Authors: Marie Brennan
The thread settles into place, binding her own fate. She will see her husband and not know him; recognition will not come until he proves himself to her again.
Her weaving is done. She kneels before the grey-eyed goddess and bows her head, accepting the ignorance that wisdom bestows. The brilliant light of her creation flares and then fades away.
Her maids find her collapsed on the floor and hurry her off to bed. These are the ones whose threads will continue; they have kept faith with their queen, and so they will not be hanged with treacherous Melantho and her sisters. But all of that lies in a future they have not seen. Neither maids nor mistress knows what she has done.
She sleeps a day and a night, and when she rises, her hair is as long as it ever was. She goes about her duties in a daze, which her maids attribute to the absence of her son. Their reasoning is borne out when Telemachos returns, for then it seems that she wakes at last from her dream.
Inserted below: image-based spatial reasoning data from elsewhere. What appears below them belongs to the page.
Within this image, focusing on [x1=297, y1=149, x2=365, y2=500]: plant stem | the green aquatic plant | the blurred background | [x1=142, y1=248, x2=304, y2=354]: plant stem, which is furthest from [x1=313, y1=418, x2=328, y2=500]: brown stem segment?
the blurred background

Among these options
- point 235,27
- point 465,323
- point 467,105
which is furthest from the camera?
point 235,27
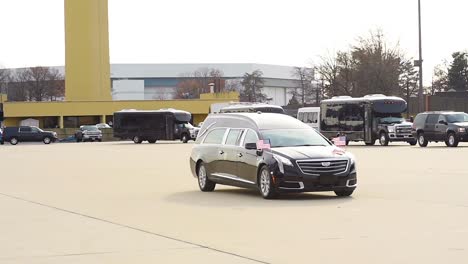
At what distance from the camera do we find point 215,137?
20.3m

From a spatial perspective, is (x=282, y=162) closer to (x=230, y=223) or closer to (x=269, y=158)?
(x=269, y=158)

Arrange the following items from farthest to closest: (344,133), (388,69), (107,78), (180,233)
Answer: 1. (107,78)
2. (388,69)
3. (344,133)
4. (180,233)

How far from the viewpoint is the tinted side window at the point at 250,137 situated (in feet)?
61.0

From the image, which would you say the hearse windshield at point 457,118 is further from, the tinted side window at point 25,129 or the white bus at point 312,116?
the tinted side window at point 25,129

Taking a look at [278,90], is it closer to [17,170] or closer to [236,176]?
[17,170]

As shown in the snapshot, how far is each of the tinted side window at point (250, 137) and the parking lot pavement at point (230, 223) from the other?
120 centimetres

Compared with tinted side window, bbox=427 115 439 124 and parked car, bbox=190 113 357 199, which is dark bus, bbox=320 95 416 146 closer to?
tinted side window, bbox=427 115 439 124

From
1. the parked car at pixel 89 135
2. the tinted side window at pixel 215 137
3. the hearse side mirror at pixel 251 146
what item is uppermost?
the tinted side window at pixel 215 137


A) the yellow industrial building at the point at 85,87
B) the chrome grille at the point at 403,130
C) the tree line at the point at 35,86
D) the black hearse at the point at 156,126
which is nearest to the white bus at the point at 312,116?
the chrome grille at the point at 403,130

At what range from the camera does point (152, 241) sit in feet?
38.4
She goes to the head of the hall, looking out over her suitors, the men who have clamored for her hand, believing her to be the means by which they will shape their own fates.
The old beggar stands disregarded at the back of the hall. In this moment, every eye is upon her.
Penelope holds the mighty bow in her hand and speaks for all to hear. “My husband will be the man who can string the bow of Odysseus, and fire an arrow through twelve axe-heads. Thus the Fates have decreed, and on my word, it shall be so.”